Week of 161017

WLCG Operations Call details

  • At CERN the meeting room is 513 R-068.

  • For remote participation we use the Vidyo system. Instructions can be found here.

General Information

  • The purpose of the meeting is:
    • to report significant operational issues (i.e. issues which can or did degrade experiment or site operations) which are ongoing or were resolved after the previous meeting;
    • to announce or schedule interventions at Tier-1 sites;
    • to inform about recent or upcoming changes in the experiment activities or systems having a visible impact on sites;
    • to provide important news about the middleware;
    • to communicate any other information considered interesting for WLCG operations.
  • The meeting should run from 15:00 until 15:20, exceptionally to 15:30.
  • The SCOD rota for the next few weeks is at ScodRota
  • General information about the WLCG Service can be accessed from the Operations Web
  • Whenever a particular topic needs to be discussed at the daily meeting requiring information from site or experiments, it is highly recommended to announce it by email to wlcg-operations@cernSPAMNOTNOSPAMPLEASE.ch to make sure that the relevant parties have the time to collect the required information or invite the right people at the meeting.

Tier-1 downtimes

Experiments may experience problems if two or more of their Tier-1 sites are inaccessible at the same time. Therefore Tier-1 sites should do their best to avoid scheduling a downtime classified as "outage" in a time slot overlapping with an "outage" downtime already declared by another Tier-1 site supporting the same VO(s). The following procedure is recommended:
  1. A Tier-1 should check the downtimes calendar to see if another Tier-1 has already an "outage" downtime in the desired time slot.
  2. If there is a conflict, another time slot should be chosen.
  3. In case stronger constraints cannot allow to choose another time slot, the Tier-1 will point out the existence of the conflict to the SCOD mailing list and at the next WLCG operations call, to discuss it with the representatives of the experiments involved and the other Tier-1.
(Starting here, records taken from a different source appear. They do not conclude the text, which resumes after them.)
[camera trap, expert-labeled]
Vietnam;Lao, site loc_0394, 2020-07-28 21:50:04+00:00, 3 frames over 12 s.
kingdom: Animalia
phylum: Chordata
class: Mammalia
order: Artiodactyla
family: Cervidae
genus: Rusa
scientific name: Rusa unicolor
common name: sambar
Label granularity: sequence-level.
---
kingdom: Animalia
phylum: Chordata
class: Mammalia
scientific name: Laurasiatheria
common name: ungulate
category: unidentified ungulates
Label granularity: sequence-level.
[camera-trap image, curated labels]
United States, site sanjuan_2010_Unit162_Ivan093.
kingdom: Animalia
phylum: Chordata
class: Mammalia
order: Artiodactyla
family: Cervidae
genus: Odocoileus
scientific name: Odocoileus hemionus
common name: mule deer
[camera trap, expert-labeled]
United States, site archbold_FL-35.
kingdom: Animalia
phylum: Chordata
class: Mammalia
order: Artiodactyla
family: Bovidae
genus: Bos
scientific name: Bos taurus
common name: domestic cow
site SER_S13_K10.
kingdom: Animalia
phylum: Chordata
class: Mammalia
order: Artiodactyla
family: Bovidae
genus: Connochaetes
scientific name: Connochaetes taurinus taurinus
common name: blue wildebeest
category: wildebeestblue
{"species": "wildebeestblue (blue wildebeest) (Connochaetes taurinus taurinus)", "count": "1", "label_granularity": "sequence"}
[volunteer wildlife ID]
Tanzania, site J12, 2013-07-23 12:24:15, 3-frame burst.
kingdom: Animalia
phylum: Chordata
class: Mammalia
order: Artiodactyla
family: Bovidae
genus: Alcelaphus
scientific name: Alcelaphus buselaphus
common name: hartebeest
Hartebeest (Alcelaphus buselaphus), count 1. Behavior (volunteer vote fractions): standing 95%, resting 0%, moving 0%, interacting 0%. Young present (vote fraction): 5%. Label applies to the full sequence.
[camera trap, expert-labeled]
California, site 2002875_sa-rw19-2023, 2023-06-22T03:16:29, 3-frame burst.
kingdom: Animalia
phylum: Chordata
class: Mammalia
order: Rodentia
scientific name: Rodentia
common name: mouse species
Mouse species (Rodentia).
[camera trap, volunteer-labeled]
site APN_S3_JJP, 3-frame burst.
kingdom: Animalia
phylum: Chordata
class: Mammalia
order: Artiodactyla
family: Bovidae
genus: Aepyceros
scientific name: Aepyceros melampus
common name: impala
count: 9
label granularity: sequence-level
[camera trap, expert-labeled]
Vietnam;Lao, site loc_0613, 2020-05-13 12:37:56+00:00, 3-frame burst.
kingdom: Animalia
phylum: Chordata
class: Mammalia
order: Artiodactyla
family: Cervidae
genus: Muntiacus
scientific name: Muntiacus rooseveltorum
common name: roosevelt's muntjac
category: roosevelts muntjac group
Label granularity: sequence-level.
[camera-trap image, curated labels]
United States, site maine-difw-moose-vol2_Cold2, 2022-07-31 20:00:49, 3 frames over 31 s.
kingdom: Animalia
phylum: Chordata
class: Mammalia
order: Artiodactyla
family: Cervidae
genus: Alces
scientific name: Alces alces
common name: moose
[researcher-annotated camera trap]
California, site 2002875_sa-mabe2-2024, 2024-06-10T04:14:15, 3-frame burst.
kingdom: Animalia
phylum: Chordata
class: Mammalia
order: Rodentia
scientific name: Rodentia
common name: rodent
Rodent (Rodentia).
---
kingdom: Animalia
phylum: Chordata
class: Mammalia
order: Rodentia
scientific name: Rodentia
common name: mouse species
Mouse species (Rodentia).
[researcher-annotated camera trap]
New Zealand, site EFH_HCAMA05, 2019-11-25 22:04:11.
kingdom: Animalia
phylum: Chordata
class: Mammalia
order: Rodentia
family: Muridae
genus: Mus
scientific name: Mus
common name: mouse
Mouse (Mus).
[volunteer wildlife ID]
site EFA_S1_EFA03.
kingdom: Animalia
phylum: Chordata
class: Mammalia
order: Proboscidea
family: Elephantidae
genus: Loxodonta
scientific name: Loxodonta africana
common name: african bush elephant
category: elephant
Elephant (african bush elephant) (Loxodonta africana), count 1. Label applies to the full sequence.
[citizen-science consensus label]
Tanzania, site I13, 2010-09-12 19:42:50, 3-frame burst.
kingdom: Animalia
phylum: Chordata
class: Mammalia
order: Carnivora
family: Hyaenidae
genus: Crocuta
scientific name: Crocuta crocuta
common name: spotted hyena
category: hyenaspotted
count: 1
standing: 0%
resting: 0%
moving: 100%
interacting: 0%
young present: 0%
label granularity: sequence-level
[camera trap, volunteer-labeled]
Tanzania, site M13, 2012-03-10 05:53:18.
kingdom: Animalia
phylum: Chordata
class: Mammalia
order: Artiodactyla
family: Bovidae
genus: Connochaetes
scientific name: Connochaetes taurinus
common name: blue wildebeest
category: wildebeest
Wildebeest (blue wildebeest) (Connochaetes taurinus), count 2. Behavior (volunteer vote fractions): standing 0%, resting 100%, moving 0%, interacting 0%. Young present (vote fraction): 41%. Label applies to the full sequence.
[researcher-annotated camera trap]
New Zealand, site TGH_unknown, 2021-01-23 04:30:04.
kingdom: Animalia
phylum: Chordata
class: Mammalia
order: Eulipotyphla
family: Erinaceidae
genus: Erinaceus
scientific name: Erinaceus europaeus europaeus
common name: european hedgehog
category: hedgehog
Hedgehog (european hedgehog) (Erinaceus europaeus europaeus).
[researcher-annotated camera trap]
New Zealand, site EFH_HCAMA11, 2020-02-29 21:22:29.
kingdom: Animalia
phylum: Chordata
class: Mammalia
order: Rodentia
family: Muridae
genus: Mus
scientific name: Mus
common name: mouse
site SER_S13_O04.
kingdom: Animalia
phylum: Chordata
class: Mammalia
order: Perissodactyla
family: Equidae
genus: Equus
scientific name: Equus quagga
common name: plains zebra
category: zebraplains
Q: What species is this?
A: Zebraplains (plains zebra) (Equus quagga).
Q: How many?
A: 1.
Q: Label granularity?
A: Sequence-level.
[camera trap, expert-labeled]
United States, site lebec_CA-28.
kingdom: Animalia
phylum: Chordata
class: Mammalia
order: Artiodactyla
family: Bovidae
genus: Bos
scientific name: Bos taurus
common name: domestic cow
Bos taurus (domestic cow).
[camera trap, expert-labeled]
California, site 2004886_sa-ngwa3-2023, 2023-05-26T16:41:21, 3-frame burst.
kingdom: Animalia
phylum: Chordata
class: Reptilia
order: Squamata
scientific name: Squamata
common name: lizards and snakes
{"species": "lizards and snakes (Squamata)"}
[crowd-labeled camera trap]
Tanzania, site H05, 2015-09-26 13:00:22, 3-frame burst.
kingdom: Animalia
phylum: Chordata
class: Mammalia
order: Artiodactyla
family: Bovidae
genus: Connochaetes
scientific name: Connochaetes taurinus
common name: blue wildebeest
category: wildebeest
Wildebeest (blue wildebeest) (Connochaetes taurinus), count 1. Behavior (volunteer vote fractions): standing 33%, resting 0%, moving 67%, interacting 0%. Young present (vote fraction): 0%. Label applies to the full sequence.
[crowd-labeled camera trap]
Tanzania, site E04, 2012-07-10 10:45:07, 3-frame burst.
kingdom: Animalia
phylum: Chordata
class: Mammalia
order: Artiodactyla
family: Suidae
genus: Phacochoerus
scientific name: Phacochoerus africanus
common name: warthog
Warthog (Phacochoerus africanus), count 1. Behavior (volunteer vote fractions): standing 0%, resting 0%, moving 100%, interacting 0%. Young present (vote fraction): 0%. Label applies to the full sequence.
As an additional precaution, the SCOD will check the downtimes calendar for Tier-1 "outage" downtime conflicts at least once during his/her shift, for the current and the following two weeks; in case a conflict is found, it will be discussed at the next operations call, or offline if at least one relevant experiment or site contact is absent.

Links to Tier-1 downtimes

ALICE ATLAS CMS LHCB
  BNL FNAL  

Monday

Attendance:

  • local: Maria Alandes (chair and minutes), Ivan Glushkov (ATLAS), Maarten Litmaath (ALICE), Fernando Meireles (Computing), Vincent Brillault (Security), Jesus Lopez (Storage), Alexei (LHCb), Alberto Aimar (Monitoring)
  • remote: Stefano Belforte (CMS), FaHui Lin (ASGC), Xin Zhao (BNL), Luca Lama and Antonio Falabella (CNAF), Vincenzo Spinoso (EGI), Dave Mason (FNAL), Rolf Rumler (IN2P3), Victor Zhiltsov (JINR), Xavier Mol (KIT), Andrew Pickford and Alexander Verkooijen (NL-T1), Chris Pipes (OSG), Gareth Smith (RAL), Di Qing (TRIUMF)

Experiments round table:

  • ATLAS reports (raw view) -
    • Quiet week - CHEP2016
    • Ongoing MC12 reprocessing (single core)
    • Frontiers loaded / brought down on Friday due to nasty reprocessing tasks - under investigation.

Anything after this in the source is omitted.